- _BRIEF 1_
Transcribe the reader's letter on donation strategy in full, word for word.
- _BRIEF 2_
In the records, rewrite the lines from the one containing "Tell me, is" through the end of the records, replacing "thatched roof" with "straw roof" and leaving everything else unchanged. Return only those lines.

- _EXTRACT_
** begin **

Donation strategy in a political swarm

From a reader:

Sorry to bother you, Professor, but I got an e-mail from a Wisconsin Recall Fund (which I don’t remember donating to, but they probably bought my e-mail from a list since I made several donations to Scott Walker and Rebecca Kleefish), asking for donations to help defeat a Jennifer Schilling, Democrat state senator.

I don’t intend to give them any money, but would probably donate something to her opponent – if I could find out who it is. I’ve tried several searches and had no luck finding out, and thought you might know of some sources I could try (or maybe you even know who this person is).

I don’t have a lot of money to donate to politics, but have been saving what little overtime I get for the past 2 years, so I’ve got a nice little “war chest” to help fiscal conservatives get elected. I helped get some elected to Congress in 2010, and it actually felt good! I do appreciate your suggestions on L.I., and have donated to several of them.

I’d also like to ask your advice. Do you think what little money I’ve saved for this would be better spent on the national races (other than the candidates in my home state of Virginia that I want to support), or would it better to send some of it to local races in other states that could make a difference? I’m not very knowledgeable about politics (and quite frankly would have nothing to do with anything political if I weren’t so furious at what the leftists – politicians and media – have done to my country). You seem very knowledgeable, and I’d appreciate any suggestions to help me focus in an area that’s foreign to me.

** end **

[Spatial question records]

** begin **

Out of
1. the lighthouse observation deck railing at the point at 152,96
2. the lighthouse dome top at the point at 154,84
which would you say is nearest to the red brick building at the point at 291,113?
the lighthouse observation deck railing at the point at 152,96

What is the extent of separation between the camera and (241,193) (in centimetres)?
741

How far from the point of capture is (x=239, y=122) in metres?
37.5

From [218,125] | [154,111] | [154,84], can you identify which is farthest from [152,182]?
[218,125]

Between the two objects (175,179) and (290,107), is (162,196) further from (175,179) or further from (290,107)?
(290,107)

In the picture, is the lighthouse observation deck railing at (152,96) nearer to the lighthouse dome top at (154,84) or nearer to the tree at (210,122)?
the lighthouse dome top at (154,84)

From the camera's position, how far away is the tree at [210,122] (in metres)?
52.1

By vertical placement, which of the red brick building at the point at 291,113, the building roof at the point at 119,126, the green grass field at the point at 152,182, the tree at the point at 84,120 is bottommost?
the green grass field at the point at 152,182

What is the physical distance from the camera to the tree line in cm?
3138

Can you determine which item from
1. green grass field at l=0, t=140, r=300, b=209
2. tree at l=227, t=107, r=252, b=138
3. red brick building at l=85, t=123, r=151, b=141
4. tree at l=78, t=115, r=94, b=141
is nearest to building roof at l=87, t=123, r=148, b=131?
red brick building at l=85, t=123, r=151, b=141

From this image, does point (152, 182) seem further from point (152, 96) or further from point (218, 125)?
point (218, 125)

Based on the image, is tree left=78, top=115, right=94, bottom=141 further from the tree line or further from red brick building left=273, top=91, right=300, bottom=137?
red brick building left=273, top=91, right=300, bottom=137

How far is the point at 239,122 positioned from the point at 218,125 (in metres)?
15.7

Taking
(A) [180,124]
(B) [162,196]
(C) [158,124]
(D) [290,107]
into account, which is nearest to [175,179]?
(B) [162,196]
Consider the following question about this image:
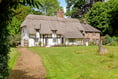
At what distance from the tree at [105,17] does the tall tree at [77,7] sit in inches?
501

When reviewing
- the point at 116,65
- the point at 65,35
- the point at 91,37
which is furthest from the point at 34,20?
the point at 116,65

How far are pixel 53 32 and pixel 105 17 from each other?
52.1ft

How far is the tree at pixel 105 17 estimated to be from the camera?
52.4 metres

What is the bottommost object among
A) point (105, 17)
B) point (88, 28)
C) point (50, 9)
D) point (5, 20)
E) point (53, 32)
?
point (5, 20)

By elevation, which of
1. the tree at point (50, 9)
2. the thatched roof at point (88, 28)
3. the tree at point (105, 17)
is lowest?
the thatched roof at point (88, 28)

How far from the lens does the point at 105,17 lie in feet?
177

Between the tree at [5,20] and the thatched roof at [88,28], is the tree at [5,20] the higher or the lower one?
the lower one

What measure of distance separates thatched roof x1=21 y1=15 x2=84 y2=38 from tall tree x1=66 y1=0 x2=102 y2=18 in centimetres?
1718

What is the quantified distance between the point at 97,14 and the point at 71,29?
33.5 ft

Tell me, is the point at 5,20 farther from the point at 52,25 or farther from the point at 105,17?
the point at 105,17

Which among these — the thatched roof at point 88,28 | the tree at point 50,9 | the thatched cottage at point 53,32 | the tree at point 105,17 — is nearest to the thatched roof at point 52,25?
the thatched cottage at point 53,32

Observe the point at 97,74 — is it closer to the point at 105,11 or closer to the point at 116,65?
the point at 116,65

** end **

- _CORRECT RESPONSE 1_
Donation strategy in a political swarm

From a reader:

Sorry to bother you, Professor, but I got an e-mail from a Wisconsin Recall Fund (which I don’t remember donating to, but they probably bought my e-mail from a list since I made several donations to Scott Walker and Rebecca Kleefish), asking for donations to help defeat a Jennifer Schilling, Democrat state senator.

I don’t intend to give them any money, but would probably donate something to her opponent – if I could find out who it is. I’ve tried several searches and had no luck finding out, and thought you might know of some sources I could try (or maybe you even know who this person is).

I don’t have a lot of money to donate to politics, but have been saving what little overtime I get for the past 2 years, so I’ve got a nice little “war chest” to help fiscal conservatives get elected. I helped get some elected to Congress in 2010, and it actually felt good! I do appreciate your suggestions on L.I., and have donated to several of them.

I’d also like to ask your advice. Do you think what little money I’ve saved for this would be better spent on the national races (other than the candidates in my home state of Virginia that I want to support), or would it better to send some of it to local races in other states that could make a difference? I’m not very knowledgeable about politics (and quite frankly would have nothing to do with anything political if I weren’t so furious at what the leftists – politicians and media – have done to my country). You seem very knowledgeable, and I’d appreciate any suggestions to help me focus in an area that’s foreign to me.

- _CORRECT RESPONSE 2_
Tell me, is the point at 5,20 farther from the point at 52,25 or farther from the point at 105,17?
the point at 105,17

Which among these — the straw roof at point 88,28 | the tree at point 50,9 | the thatched cottage at point 53,32 | the tree at point 105,17 — is nearest to the straw roof at point 52,25?
the thatched cottage at point 53,32

Observe the point at 97,74 — is it closer to the point at 105,11 or closer to the point at 116,65?
the point at 116,65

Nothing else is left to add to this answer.